I thought the below code would suffice, but it only does the first file, and I can't figure out why it stops there. The files are small (~6 KB), so it shouldn't be a matter of waiting. If I print f_list, it shows the complete list of files. So, where am I going wrong? To be clear, there is no error returned, it just does not do the entire for loop. I feel like there should be a simple fix, but being new to Python and coding, I'm having trouble seeing it.
I'm doing this with Anaconda on Windows 8.
import pandas as pd
import glob
f_list = glob.glob("C:\\Users\\me\\dt\\xx\\*.xlsx") # creates my file list
all_data = pd.DataFrame() # creates my DataFrame
for f in f_list: # basic for loop to go through file list but doesn't
df = pd.read_excel(f) # reads .xlsx file
all_data = all_data.append(df) # appends file contents to DataFrame
all_data.to_excel("output.xlsx") # creates new .xlsx
Edit with new information:
After trying some of the suggested changes, I noticed the output claiming the files are empty, except for 1 of them which is slightly larger than the others. If I put them into the DataFrame, it claims the DataFrame is empty. If I put it into the dict, it claims there are no values associated. Could this have something to do with the file size? Many, if not most, of these files have 3-5 rows with 5 columns.
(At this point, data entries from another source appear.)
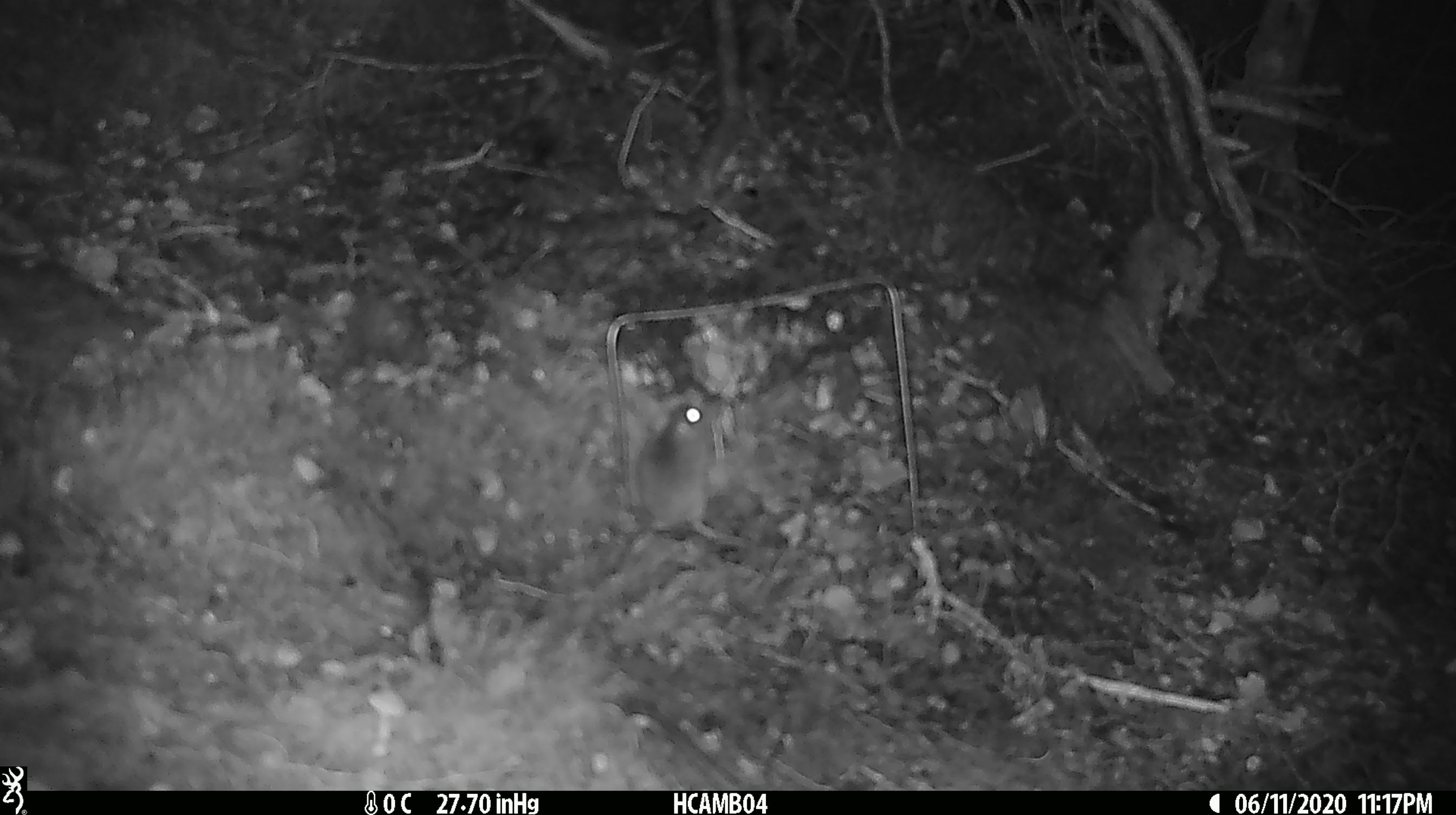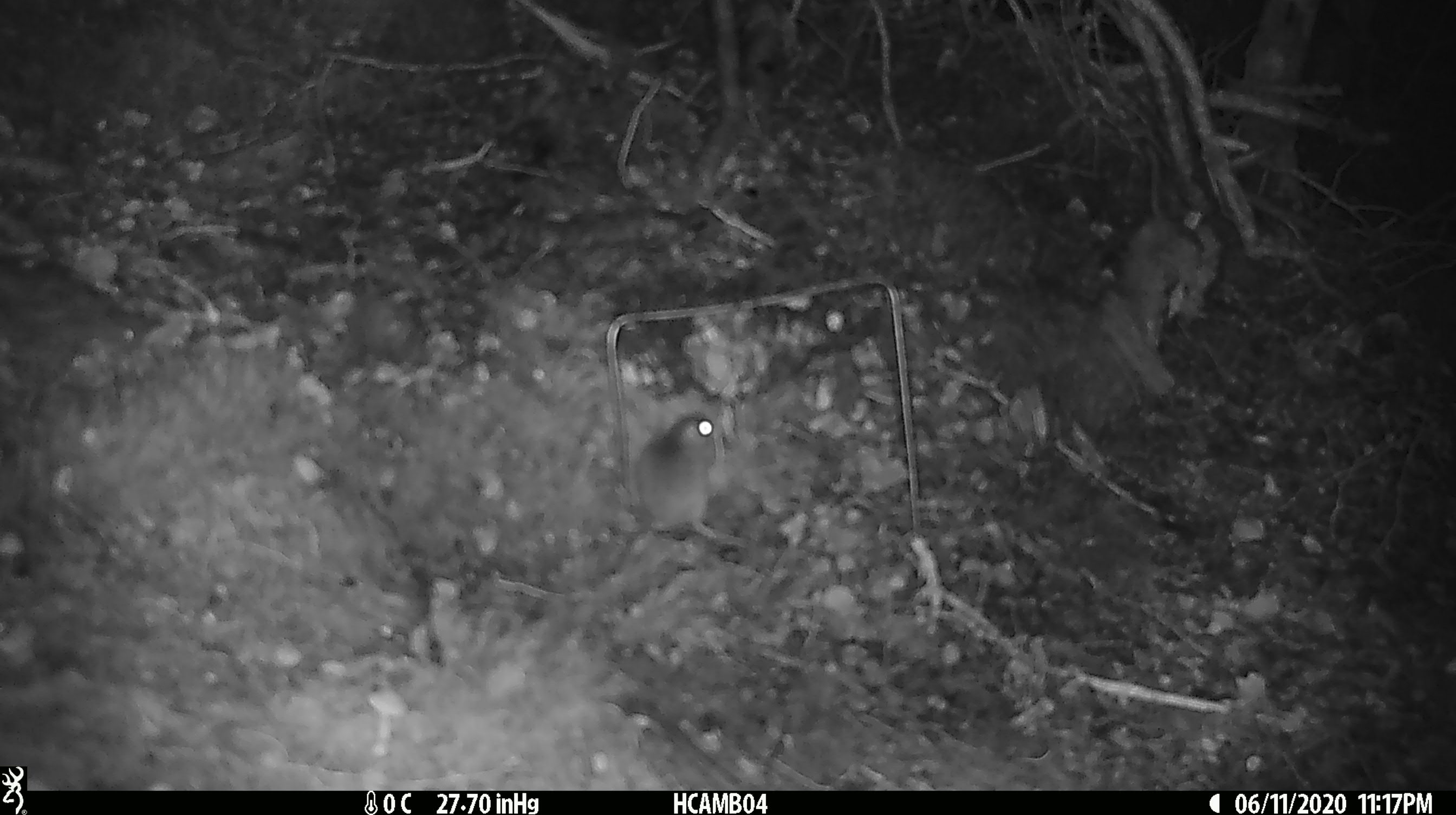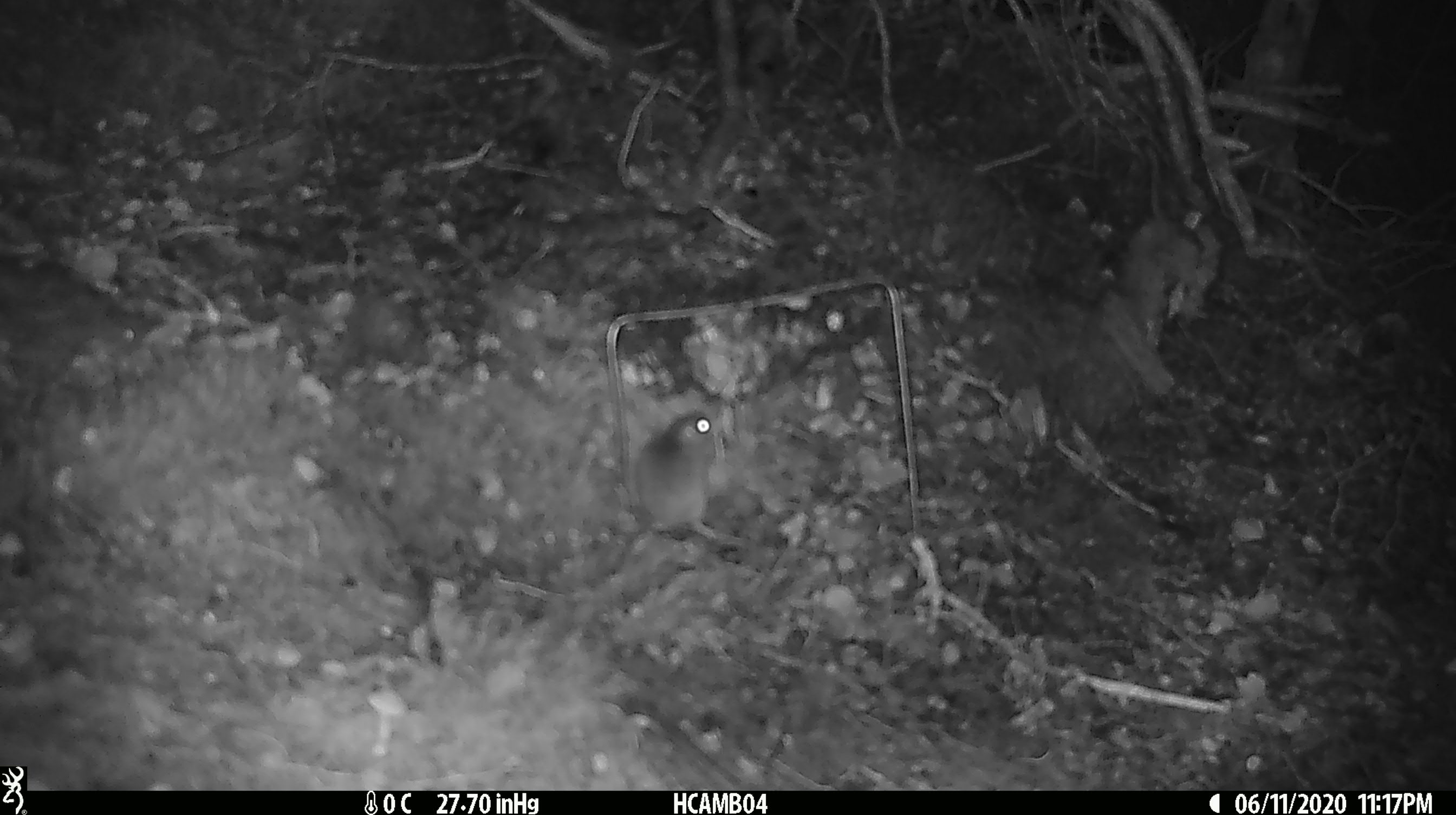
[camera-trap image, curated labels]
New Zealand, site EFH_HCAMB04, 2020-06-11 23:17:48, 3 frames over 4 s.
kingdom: Animalia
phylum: Chordata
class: Mammalia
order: Rodentia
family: Muridae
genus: Mus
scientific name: Mus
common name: mouse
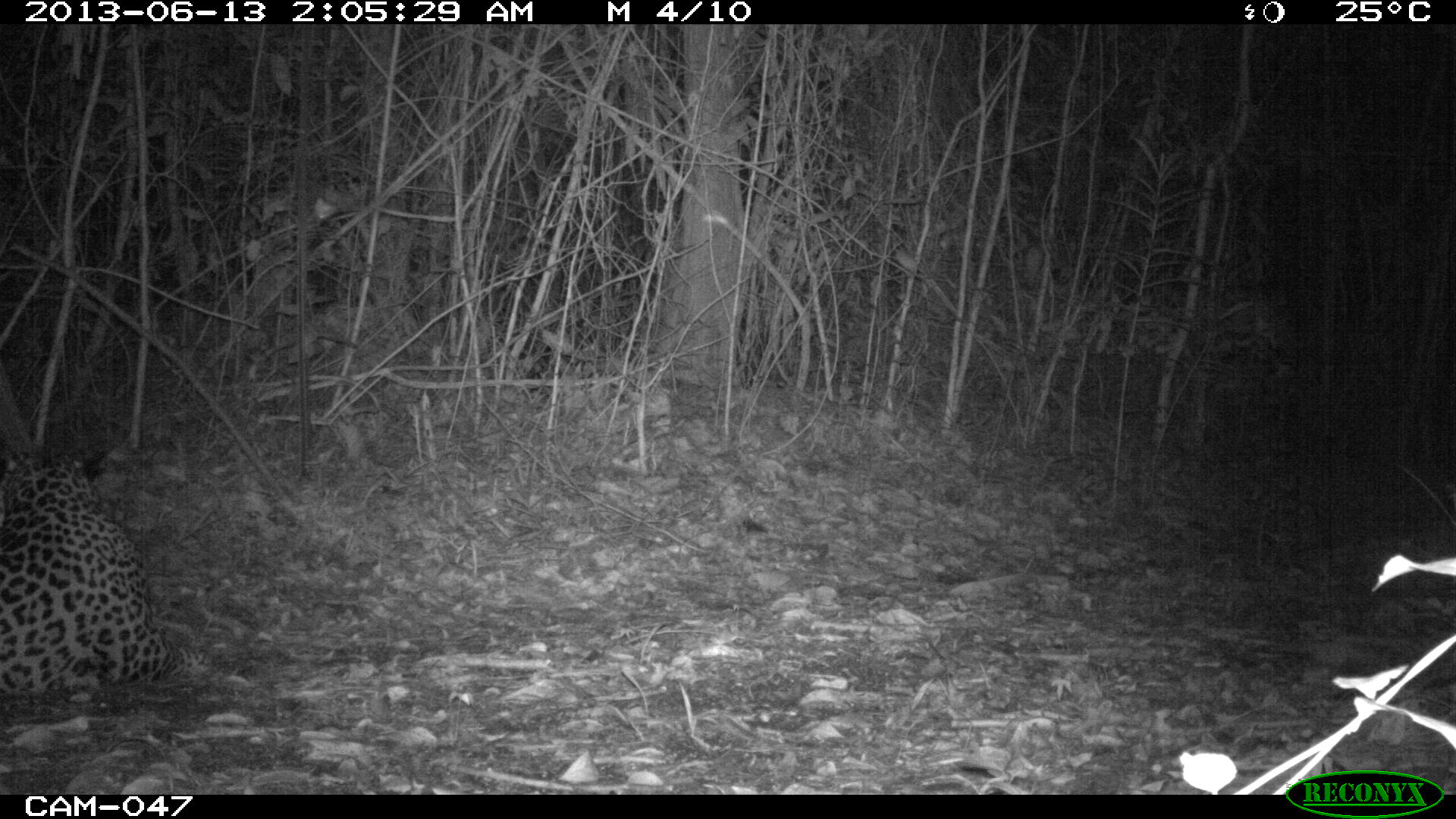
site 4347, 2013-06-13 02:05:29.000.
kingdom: Animalia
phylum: Chordata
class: Mammalia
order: Carnivora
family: Felidae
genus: Panthera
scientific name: Panthera onca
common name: jaguar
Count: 1.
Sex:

The one it does see has 12 rows.
I strongly recommend reading the DataFrames into a dict:
sheets = {f: pd.read_excel(f) for f in f_list}
For one thing this is very easy to debug: just inspect the dict in the REPL.
Another is that you can then concat these into one DataFrame efficiently in one pass:
pd.concat(sheets.values())
Note: This is significantly faster than append, which has to allocate a temporary DataFrame at each append-call.
An alternative issue is that your glob may not be picking up all the files, you should check that it is by printing f_list.